◆ Work required: Filter the data below and keep every line that contains the string "back". Matching is case-sensitive.

◆ Stored rows:
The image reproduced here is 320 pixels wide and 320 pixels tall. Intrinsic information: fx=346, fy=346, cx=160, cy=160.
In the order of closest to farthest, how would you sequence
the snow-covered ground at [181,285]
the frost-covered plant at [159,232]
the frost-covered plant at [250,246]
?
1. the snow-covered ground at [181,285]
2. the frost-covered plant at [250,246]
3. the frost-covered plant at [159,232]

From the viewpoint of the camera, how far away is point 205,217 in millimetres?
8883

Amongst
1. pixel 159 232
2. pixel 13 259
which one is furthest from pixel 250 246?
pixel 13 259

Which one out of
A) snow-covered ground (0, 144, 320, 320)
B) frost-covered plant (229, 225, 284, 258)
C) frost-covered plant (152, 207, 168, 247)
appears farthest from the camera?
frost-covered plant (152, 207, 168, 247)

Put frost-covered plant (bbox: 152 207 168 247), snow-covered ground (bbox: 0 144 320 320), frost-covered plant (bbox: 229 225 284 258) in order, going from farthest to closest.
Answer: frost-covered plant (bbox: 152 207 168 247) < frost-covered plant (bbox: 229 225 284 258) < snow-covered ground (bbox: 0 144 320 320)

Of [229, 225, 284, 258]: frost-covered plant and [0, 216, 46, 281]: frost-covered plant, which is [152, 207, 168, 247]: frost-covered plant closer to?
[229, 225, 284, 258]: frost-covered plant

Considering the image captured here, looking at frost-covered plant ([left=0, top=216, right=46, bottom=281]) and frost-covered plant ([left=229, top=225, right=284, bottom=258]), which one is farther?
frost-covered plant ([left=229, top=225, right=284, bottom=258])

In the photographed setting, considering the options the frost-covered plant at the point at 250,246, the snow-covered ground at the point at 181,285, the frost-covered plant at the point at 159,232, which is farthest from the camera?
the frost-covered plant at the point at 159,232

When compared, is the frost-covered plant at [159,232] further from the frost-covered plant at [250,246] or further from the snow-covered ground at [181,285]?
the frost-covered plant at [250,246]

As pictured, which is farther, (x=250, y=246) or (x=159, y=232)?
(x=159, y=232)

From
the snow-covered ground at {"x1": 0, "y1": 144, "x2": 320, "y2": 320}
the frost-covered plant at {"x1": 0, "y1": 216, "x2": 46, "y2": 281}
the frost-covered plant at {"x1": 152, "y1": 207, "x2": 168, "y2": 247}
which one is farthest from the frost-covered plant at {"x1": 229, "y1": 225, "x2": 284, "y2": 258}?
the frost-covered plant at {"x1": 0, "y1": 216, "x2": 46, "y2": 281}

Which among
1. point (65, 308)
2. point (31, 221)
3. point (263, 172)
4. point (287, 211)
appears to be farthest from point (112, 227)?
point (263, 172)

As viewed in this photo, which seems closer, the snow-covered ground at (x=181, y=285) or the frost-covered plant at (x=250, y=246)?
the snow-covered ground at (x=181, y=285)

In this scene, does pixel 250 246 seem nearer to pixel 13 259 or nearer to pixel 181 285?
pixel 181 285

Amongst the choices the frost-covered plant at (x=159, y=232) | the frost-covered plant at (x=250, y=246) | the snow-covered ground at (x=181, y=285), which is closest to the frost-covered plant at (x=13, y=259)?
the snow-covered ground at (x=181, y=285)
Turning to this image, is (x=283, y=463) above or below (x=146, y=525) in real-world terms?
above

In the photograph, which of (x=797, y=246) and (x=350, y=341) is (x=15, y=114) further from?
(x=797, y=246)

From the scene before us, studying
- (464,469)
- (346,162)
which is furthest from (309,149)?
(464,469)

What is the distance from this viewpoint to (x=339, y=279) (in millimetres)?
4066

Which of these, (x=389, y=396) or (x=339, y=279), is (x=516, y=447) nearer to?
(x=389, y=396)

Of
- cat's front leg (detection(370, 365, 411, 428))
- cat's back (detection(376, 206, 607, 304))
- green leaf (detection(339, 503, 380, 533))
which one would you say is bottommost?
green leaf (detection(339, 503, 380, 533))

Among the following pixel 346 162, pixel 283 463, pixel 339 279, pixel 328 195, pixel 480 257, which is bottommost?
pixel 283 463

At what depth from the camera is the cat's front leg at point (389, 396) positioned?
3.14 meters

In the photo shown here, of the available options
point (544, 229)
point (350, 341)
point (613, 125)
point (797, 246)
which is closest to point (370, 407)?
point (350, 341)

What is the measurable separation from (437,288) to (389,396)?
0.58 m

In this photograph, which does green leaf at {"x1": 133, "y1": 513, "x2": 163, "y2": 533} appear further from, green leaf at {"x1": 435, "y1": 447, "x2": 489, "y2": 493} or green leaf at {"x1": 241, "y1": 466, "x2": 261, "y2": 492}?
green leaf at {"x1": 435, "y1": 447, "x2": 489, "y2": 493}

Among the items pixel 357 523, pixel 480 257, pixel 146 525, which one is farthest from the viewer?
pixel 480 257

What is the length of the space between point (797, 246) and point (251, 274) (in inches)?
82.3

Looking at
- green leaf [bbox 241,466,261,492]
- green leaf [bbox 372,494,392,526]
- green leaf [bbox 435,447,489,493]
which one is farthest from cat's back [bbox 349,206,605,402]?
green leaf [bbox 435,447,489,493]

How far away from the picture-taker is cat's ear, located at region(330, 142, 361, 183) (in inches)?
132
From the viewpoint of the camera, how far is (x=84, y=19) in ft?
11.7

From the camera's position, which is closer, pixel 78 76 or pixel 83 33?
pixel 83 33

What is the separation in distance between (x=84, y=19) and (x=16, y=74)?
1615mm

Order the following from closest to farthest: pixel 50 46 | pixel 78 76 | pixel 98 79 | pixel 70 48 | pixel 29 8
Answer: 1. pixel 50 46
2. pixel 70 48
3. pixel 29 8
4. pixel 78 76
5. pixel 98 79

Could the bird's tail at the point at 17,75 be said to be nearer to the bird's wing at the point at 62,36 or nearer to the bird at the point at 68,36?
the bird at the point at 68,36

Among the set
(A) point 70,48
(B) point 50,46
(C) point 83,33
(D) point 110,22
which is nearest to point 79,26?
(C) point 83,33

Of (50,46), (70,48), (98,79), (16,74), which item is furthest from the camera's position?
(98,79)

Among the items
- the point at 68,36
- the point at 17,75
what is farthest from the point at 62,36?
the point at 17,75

◆ Response below:
- cat's back (detection(376, 206, 607, 304))
which one is farthest from cat's back [bbox 349,206,605,402]?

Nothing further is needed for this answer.